■ Problem details
Among the entries that follow, the required portion opens with the line containing "Theatre Arts Field" and closes with the line containing "Map tile 42082.31492". Give that portion again exactly, and nothing else.

■ Information
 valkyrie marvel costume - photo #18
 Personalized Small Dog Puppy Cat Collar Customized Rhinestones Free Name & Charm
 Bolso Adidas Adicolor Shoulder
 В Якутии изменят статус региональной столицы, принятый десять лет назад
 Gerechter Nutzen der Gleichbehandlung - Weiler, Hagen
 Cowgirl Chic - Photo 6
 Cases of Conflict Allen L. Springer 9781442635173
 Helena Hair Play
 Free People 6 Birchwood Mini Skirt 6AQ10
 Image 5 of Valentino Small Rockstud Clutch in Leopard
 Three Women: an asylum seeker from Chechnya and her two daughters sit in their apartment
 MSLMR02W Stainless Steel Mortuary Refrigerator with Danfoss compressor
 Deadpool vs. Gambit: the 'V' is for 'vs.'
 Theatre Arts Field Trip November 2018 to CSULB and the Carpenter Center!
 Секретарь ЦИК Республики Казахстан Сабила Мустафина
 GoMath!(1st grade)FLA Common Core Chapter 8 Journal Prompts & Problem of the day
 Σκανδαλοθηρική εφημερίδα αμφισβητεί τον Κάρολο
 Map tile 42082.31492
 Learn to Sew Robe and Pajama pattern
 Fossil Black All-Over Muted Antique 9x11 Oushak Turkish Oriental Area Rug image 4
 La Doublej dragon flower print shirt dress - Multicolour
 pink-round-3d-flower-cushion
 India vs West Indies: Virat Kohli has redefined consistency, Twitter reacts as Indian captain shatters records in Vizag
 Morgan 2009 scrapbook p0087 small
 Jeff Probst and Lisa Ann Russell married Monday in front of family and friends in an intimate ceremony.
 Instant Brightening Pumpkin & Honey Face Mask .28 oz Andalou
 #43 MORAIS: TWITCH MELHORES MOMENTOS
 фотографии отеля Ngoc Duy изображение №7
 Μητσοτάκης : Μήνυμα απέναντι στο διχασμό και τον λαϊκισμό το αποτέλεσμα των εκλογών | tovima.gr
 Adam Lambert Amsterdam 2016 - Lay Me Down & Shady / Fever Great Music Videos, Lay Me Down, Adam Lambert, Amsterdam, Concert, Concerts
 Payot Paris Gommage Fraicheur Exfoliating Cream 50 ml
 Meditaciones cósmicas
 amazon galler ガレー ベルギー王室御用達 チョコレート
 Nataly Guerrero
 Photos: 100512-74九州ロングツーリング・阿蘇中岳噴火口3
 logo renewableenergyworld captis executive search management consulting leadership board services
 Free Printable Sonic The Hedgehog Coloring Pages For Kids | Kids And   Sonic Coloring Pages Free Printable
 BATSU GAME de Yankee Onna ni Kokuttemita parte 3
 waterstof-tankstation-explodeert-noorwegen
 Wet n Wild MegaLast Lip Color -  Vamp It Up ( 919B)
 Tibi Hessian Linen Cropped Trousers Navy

■ Solution for this problem
 Theatre Arts Field Trip November 2018 to CSULB and the Carpenter Center!
 Секретарь ЦИК Республики Казахстан Сабила Мустафина
 GoMath!(1st grade)FLA Common Core Chapter 8 Journal Prompts & Problem of the day
 Σκανδαλοθηρική εφημερίδα αμφισβητεί τον Κάρολο
 Map tile 42082.31492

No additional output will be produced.